■ Given exercise 1 ■
Convert the entries below into a Markdown table with two columns, Row and Line, where Row is a running number and Line holds one line of the entries. Begin at the line that has "Rank and list", stop after the line that has "Answer: the student", and leave out any blank lines.
-- START Excerpted text --
For microcontrollers, we have many imperative languages, but very few event-based languages, even though many microcontrollers basically just respond to events, rather than follow imperative logic.  The imperative languages (C/C++, Ada/Spark, Forth, etc.) have decades of work behind them, so unless one creates a variant by only replacing the parts they believe are keeping developers back, starting from scratch like Go, Julia, Rust did will involve at least a decade of development before it becomes comparable; this seems to apply regardless of what kind of programming language one is developing.

One intriguing approach would be to design a language better suited for event-based programming, suitable for use on a microcontroller.  (Can you even create an event-based language without a significant runtime?)  Things like interrupts do map very well to events, but I'm talking more about the internal code structure: instead of the code being based on an imperative sequence, it would be based on posting and consuming events.
Rather than syntax or grammar, one should first examine how one would implement typical tasks in such event-based code, and then compare the maintainability, robustness, and reliability of that code to the same implemented in one of the imperative languages.  How obvious is the event-based code, compared to the imperative code?  How many ways one can write a buggy version of the same without the bugs being obvious?
-- END Excerpted text --
-- START Exercise input --
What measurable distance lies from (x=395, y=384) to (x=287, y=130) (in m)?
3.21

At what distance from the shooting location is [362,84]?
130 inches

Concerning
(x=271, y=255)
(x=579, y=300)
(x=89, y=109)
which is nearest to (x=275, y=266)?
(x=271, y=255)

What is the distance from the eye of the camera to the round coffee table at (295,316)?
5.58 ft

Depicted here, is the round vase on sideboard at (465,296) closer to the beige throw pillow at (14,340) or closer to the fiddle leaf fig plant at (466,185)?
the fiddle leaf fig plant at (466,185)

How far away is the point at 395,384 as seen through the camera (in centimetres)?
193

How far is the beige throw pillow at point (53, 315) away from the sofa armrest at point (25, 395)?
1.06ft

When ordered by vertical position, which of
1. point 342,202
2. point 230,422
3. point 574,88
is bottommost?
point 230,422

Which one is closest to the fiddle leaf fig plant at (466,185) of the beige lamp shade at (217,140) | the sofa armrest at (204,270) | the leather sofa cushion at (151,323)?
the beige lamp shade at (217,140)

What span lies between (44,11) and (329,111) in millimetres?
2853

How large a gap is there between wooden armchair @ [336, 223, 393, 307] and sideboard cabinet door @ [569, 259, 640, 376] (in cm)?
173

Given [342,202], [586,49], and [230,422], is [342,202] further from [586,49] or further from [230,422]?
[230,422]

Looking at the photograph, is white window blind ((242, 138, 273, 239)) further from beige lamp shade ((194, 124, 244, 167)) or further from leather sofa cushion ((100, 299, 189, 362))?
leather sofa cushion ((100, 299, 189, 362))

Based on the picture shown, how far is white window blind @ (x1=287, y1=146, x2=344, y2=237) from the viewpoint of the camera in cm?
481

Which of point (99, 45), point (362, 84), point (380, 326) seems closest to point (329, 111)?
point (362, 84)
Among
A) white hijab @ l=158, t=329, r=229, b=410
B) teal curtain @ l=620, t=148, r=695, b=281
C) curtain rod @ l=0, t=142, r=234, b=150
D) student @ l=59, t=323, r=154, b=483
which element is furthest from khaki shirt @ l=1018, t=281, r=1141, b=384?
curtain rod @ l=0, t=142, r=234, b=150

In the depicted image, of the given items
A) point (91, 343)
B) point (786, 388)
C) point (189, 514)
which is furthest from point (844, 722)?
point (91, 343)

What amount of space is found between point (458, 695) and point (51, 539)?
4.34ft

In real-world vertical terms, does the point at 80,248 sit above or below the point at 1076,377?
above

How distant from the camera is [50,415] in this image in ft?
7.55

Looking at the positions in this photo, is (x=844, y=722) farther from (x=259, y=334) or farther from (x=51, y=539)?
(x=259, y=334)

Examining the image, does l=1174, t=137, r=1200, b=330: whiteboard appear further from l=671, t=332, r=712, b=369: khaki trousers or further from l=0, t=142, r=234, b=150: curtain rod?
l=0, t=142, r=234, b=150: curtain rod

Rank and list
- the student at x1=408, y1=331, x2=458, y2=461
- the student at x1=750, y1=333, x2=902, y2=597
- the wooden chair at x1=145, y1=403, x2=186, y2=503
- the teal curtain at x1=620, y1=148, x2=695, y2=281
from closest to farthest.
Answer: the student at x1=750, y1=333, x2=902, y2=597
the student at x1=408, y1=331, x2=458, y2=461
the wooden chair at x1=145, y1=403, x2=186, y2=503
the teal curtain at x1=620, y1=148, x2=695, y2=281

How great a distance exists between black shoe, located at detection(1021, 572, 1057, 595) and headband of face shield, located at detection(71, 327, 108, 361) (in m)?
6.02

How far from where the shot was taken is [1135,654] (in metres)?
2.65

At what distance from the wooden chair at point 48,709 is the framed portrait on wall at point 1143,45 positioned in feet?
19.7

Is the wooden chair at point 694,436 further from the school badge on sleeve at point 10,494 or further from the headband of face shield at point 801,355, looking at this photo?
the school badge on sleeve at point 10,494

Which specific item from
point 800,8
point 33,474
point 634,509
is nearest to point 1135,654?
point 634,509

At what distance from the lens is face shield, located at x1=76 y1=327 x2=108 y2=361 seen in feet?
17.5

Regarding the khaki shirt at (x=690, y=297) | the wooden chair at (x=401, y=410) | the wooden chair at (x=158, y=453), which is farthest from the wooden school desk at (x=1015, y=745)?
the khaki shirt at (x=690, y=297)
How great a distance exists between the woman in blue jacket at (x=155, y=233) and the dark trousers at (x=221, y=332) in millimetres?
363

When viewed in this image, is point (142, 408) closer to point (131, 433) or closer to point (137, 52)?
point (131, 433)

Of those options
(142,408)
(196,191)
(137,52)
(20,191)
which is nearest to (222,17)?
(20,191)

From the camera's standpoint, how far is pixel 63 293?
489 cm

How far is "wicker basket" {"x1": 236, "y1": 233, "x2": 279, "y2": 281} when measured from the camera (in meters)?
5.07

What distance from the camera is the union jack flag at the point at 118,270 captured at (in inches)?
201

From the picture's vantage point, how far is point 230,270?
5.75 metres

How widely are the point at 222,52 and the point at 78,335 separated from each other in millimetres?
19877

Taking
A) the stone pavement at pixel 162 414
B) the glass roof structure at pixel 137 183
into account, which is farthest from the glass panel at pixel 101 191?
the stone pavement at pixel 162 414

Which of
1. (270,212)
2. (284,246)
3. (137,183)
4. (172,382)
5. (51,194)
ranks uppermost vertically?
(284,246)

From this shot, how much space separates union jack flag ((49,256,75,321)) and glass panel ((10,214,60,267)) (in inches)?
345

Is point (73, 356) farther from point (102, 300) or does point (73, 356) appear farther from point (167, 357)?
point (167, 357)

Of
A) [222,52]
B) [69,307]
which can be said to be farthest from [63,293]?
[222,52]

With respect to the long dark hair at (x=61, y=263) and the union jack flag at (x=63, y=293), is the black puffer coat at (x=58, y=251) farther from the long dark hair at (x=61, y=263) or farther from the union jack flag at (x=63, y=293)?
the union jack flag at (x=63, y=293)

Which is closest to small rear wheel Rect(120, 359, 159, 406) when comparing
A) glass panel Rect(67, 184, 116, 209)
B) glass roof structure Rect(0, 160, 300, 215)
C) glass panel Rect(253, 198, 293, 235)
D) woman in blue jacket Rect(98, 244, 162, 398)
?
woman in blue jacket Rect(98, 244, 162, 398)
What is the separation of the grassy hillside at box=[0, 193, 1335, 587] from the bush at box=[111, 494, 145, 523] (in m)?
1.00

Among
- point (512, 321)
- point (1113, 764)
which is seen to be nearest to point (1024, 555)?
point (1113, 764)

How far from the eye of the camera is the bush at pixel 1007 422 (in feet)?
-- END Exercise input --
■ Given exercise 2 ■
In the text on event-based languages for microcontrollers, what should one examine first instead of syntax or grammar?

■ Solution 1 ■
| Row | Line |
|---|---|
| 1 | Rank and list |
| 2 | - the student at x1=408, y1=331, x2=458, y2=461 |
| 3 | - the student at x1=750, y1=333, x2=902, y2=597 |
| 4 | - the wooden chair at x1=145, y1=403, x2=186, y2=503 |
| 5 | - the teal curtain at x1=620, y1=148, x2=695, y2=281 |
| 6 | from closest to farthest. |
| 7 | Answer: the student at x1=750, y1=333, x2=902, y2=597 |

■ Solution 2 ■
How one would implement typical tasks in such event-based code.